Envelope glycoprotein (Env) of HIV-1 is an important target for the development of an HIV-1 vaccine. On the virus, Env is covered with a dense array of sugar-based glycans that comprise as much as half of its weight. These glycans form a shield protecting the virus from antibody responses, but at the same time they can serve as a target for highly potent broadly neutralizing antibodies. Thus, it is important to study recombinant Env proteins used in vaccines to characterize their glycosylation and to monitor whether it changes depending on the vaccine manufacturing process.

Working with researchers from the University of Georgia, WHV scientists compared glycosylation patterns of recombinant gp120 proteins from the four major clades of HIV (A, B, C, and AE), which was the first time in HIV vaccine research to include four Env proteins in such analysis. They compared proteins produced at small scale in laboratory conditions for research purposes to proteins produced in 50L bioreactors for clinical trials. They also tested proteins produced from two cells lines, as well as explored the lot-to-lot variability in proteins produced under identical conditions.

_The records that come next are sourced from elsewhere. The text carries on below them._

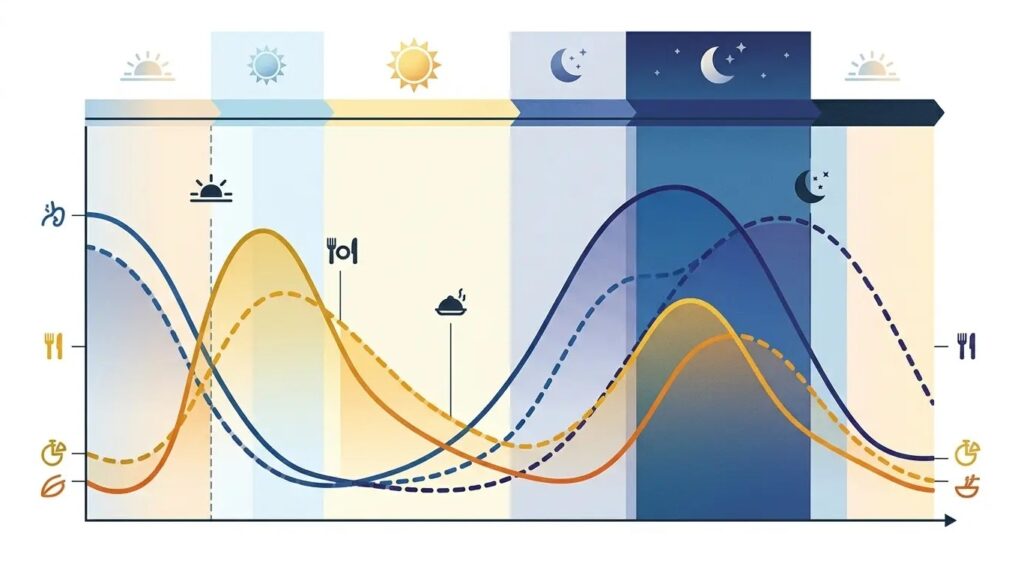 Melatonin and cortisol production graphs differ noticeably between early birds and night owls. Photo.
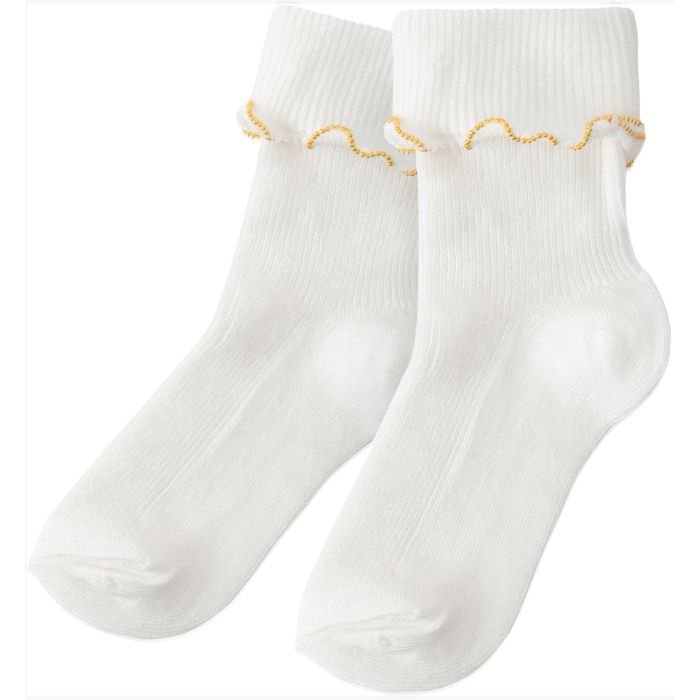 Носки детские BNM с оборкой (M0C0119-0002-3G-cream)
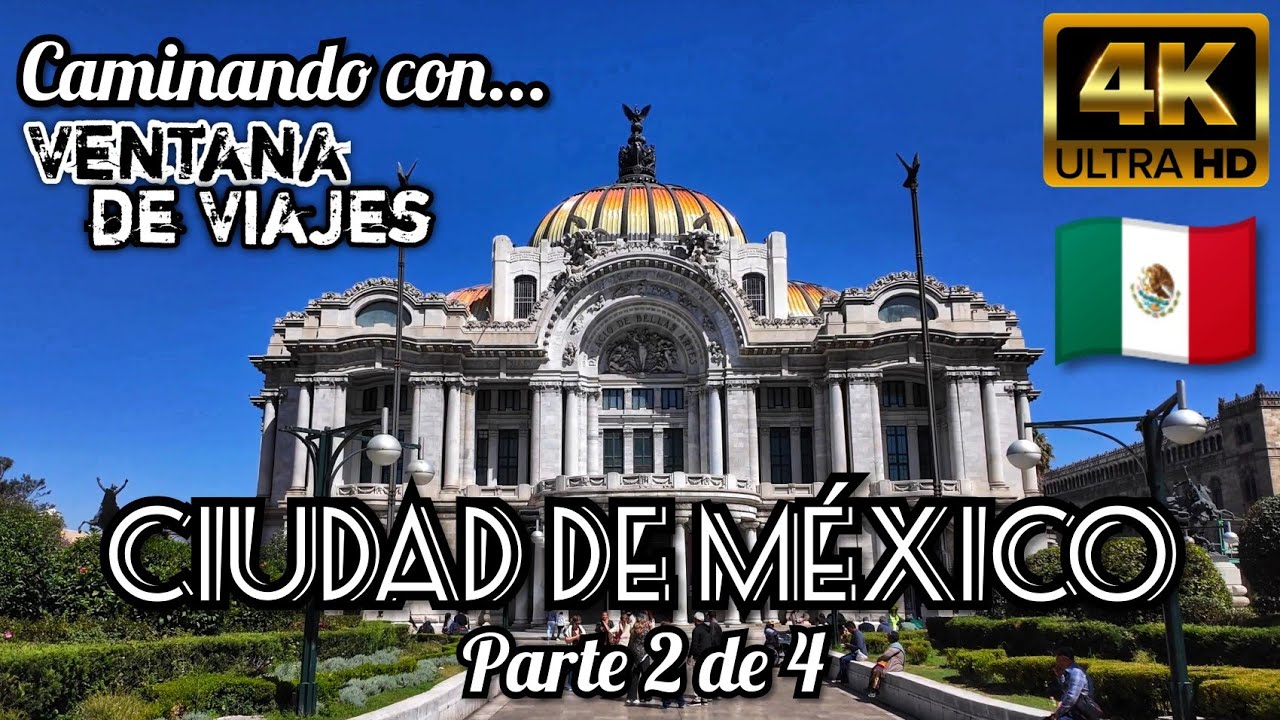 Walking Tour CDMX 4K 60FPS 🇲🇽 | Condesa, Parque Lincoln, Alameda, Hemiciclo a Juárez y Bellas Artes.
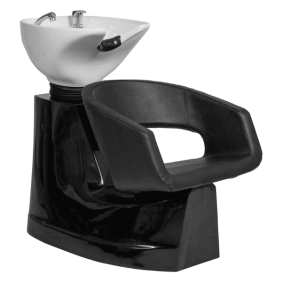 Mudi - Lavacabezas ROLLS WHITE UPPER PART BLACK SHAMPOO UNIT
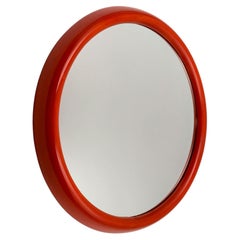 Arnaldo Radaelli Mirage Round Mirror Orange Italy 1970s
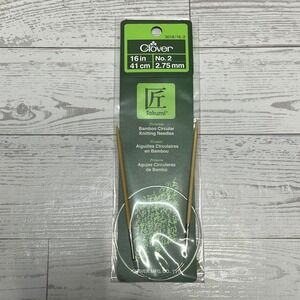 Clover Takumi Bamboo Circular Knitting Needles 16in No 2 2.75mm 3016/16-2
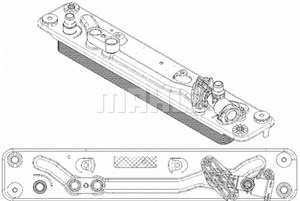 Öljynjäähdytin, automaattivaihteisto, bmw x5 [e70], x6 [e71, e72], 17217553389, 7 553 389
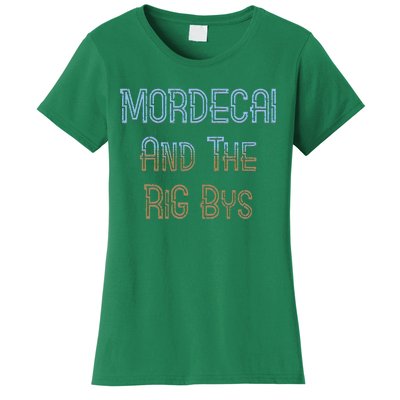 Mordecai And Rigbys Band Ringer Women's T-Shirt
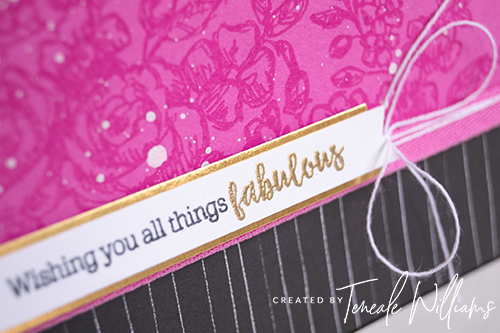 Teneale Williams All Things Fabulous Stampin up rose stamp set Gold Embossing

The researchers confirmed previous studies in the field showing high abundance of unusual oligomannose on Env proteins, with 40-50% of glycans having Man5-Man9 on all four proteins under all production conditions. Overall the differences in occupancy and glycan forms among Env from different subtypes produced under different conditions were less dramatic than anticipated and antigenicity analysis with a panel of six monoclonal antibodies showed that all four gp120s maintained their antibody-binding profiles, including antibodies that recognize glycan forms. Such findings have major implications for the production of licensed HIV vaccine including Env glycoprotein components.

The results were published as open access paper in the Journal of Virology “Glycan profiles of gp120 protein vaccines from four major HIV-1 subtypes produced from different host cell lines under non-GMP or GMP conditions”. WHV researchers will also present these results at the 2020 Keystone symposium on HIV Vaccines taking place in Keystone, CO on March 22-26.